--- begin Items ---
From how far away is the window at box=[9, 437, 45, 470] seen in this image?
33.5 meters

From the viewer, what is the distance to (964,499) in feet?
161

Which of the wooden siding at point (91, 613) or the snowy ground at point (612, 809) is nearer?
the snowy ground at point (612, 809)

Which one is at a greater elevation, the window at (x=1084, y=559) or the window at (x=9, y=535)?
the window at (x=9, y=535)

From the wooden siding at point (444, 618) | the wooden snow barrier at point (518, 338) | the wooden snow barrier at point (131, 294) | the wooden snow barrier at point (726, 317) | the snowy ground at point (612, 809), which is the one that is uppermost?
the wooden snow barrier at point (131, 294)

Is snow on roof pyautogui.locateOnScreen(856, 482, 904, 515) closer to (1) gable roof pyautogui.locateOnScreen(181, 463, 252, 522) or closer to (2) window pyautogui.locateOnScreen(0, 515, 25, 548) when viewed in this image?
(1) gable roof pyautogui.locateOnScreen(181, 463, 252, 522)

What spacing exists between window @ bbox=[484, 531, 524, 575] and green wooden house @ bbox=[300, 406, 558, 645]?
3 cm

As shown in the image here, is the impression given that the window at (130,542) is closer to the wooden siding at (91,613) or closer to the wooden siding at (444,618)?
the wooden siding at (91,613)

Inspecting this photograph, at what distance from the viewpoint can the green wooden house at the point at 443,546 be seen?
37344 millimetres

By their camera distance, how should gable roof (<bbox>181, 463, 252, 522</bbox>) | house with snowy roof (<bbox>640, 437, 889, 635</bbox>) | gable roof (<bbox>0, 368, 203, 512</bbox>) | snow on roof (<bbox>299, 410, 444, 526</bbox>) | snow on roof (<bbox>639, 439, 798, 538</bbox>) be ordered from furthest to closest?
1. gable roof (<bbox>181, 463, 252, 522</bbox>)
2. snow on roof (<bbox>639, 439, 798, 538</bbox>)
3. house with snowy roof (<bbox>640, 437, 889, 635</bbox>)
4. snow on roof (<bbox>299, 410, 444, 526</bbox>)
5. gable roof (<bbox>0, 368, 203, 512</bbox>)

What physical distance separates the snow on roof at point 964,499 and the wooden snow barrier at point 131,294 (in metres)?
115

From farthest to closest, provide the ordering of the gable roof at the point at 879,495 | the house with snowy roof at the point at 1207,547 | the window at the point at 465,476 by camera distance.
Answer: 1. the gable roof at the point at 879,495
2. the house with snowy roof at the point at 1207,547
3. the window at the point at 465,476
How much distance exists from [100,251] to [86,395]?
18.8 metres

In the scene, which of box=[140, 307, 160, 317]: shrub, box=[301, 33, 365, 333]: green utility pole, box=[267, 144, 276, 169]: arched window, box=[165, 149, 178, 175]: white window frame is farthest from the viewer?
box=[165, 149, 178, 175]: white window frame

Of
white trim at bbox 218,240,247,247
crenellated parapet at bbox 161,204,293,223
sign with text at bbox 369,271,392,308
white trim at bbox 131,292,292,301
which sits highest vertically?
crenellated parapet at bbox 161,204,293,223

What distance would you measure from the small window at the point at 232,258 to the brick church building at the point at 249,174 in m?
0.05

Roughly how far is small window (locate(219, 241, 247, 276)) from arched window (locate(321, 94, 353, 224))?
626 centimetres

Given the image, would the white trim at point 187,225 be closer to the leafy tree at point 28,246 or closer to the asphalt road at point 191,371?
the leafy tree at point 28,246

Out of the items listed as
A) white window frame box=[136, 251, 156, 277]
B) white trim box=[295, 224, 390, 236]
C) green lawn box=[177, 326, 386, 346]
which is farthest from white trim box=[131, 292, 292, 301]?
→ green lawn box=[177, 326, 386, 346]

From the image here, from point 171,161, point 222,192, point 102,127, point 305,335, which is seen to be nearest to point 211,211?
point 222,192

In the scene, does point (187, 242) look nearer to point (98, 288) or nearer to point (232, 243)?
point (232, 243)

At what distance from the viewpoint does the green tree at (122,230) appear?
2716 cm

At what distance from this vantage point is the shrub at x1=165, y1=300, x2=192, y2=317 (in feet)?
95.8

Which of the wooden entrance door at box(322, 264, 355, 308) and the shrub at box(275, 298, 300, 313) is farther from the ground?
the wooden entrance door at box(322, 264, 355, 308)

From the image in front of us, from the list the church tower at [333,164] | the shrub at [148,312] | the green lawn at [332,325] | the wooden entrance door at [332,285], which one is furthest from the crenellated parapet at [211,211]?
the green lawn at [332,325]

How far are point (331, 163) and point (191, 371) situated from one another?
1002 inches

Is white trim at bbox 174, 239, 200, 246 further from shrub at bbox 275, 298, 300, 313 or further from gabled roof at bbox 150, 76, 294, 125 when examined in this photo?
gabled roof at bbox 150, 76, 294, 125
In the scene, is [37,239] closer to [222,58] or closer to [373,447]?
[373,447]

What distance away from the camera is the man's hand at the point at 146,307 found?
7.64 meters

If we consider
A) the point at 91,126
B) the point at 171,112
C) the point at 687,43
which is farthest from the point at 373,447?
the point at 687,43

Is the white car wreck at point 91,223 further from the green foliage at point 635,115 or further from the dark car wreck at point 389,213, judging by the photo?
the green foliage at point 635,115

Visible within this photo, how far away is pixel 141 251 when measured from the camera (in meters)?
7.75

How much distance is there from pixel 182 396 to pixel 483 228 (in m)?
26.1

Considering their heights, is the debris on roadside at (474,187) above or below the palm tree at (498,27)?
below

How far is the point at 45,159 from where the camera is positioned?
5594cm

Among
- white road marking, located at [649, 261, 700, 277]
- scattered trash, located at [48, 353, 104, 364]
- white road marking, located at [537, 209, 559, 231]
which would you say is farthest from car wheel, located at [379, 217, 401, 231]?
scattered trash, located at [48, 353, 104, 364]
--- end Items ---
### Instructions for the task
Return, word for word, the lines from the one containing "In the scene, does" up to and including the one containing "1002 inches".

### Task response
In the scene, does point (187, 242) look nearer to point (98, 288) or nearer to point (232, 243)?
point (232, 243)

At what distance from the viewpoint does the green tree at (122,230) appear?
2716 cm

At what distance from this vantage point is the shrub at x1=165, y1=300, x2=192, y2=317 (in feet)?
95.8

Which of the wooden entrance door at box(322, 264, 355, 308) and the shrub at box(275, 298, 300, 313) is farther from the ground?
the wooden entrance door at box(322, 264, 355, 308)

From the image in front of us, from the list the church tower at [333,164] | the shrub at [148,312] | the green lawn at [332,325] | the wooden entrance door at [332,285], which one is furthest from the crenellated parapet at [211,211]?
the green lawn at [332,325]

How far are point (331, 163) and point (191, 371) situated from one another?
1002 inches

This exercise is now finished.